Yes, and also, the fundamental drawback of all 360 narrative media is that you can't possibly look at everything if you watch it once, so to get the full 360º experience you would have to pass through that narrative multiple times, but what could possibly justifiy this temporal loop? The one thing, that for its millennia of existence has in my opinion always manipulated the perception of time, music. Not unlike Kool Herc when he first cut the breaks out of tracks for his sisters birthday party founding hip hop, if you stitch and glitch time, all while maintaining a tempo, our brains feel like the linearity of time still exists, even when it really doesn't. So with a few minor adjustments to the musical pieces I enabled them to loop infinitely, by combining the ultra precision of digital music production, and the human funk and flow of the human musical tradition. With that I had it, a temporal implement, a tool to define the speed, flow, rhythmic contour and character of time itself. So back to the virtual world of Unreal Engine, I realized that the true state of character if looked at non linearly but overlayed on a linear canvas, is quantum, we don't exist in any one state of emotion, we exist in all of them, just at different times, though if the goal is to capture the 4th dimensional state of pure 'character' it must be tapestry of multiple states of character, presented 4th dimensionally at the same time.

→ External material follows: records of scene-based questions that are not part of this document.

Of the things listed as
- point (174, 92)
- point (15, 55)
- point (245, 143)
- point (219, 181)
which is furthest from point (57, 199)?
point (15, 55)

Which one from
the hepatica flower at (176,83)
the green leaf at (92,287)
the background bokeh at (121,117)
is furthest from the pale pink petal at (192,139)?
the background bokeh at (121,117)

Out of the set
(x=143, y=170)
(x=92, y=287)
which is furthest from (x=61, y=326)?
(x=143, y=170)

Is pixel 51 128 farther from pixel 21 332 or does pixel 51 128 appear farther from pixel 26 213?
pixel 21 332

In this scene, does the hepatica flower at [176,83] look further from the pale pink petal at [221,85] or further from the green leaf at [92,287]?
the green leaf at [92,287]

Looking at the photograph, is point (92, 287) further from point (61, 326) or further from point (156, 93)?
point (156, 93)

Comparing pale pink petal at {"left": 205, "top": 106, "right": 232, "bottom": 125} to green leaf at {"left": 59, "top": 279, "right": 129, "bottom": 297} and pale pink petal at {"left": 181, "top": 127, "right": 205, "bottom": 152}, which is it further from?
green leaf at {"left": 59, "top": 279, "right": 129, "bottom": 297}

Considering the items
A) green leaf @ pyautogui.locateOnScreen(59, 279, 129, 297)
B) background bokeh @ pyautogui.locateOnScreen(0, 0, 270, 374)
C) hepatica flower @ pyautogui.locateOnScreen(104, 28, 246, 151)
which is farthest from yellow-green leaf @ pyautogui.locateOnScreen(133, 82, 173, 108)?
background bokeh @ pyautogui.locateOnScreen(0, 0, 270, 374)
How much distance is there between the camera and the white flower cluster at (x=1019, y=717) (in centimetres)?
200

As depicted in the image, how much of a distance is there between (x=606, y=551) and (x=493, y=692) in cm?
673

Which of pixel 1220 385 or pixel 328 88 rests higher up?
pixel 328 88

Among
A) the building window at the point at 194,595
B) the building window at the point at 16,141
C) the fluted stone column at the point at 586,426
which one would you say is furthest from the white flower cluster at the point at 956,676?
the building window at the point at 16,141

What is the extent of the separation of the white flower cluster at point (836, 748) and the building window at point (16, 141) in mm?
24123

So in my Azimuth design process I created multiple versions of the azimuth, each one to represent a different shade of that characters character, and using the temporal trickery of music, and the infinite loop ability that grants us played against the infinite perspective 360º space gives us, I found myself able to jump between times, positions, speeds, and all other manner of states, within or upon the azimuth, and after creating the first full NAE (Narrative Azimuth Experience) I saw that it actually worked, that the simple combination of linear framing and movement balanced against the infinite perspective and creative possibility granted by 360º rendering in Unreal Engine, created an experience unlike anything else, a 4th dimensional experience. 

As this story has aptly illustrated, it seems like in my dimorphous nature being tethered to the drum beats of the ancient past, but pulled to the digital glow of the future, am the 4th dimensional character who'm all of these characters exist through. 

Or I'm just a crazy artist and this is my attempt to mathematically explain art which isn't possible.

Act III: But Why Though?
With all of that techno-creative nonsense out of the way, we are left with a fascinating resultant, a creative work which captures character with a level of precision impossible to do in the physical world, but as a result of how much goes into just making it 'work' at all, there is no space for a literal narrative. Meaning there is no language, just the universal language of emotion and the universal theme of character. So with that previously impossible creative state harnessed, and a medium developed which fully immerses the viewer in these experiences, but is completely accessible to any all people of all backgrounds, languages and characters. The ability to universally connect people, both through the incredible logistical and economic flexibility of a purely digital format, being presented in a purely digital medium (VR), but also through a narrative who's only theme, is character itself, which in us all being characters is the only universally accessible theme, therefor creating the possibility for people from any and everywhere in the world to share in the same exact experience.
In a world more divided than ever, and with digital society often being ambiguous at best in it's social and cultural impact, something which harnesses the full potential and promise of digital society, for the purpose of connecting people in a universal manner which is impossible in any other way, might just help bring us all to understand that in the end, we are all characters in the same story. With every possible shade and tone being equally beautiful.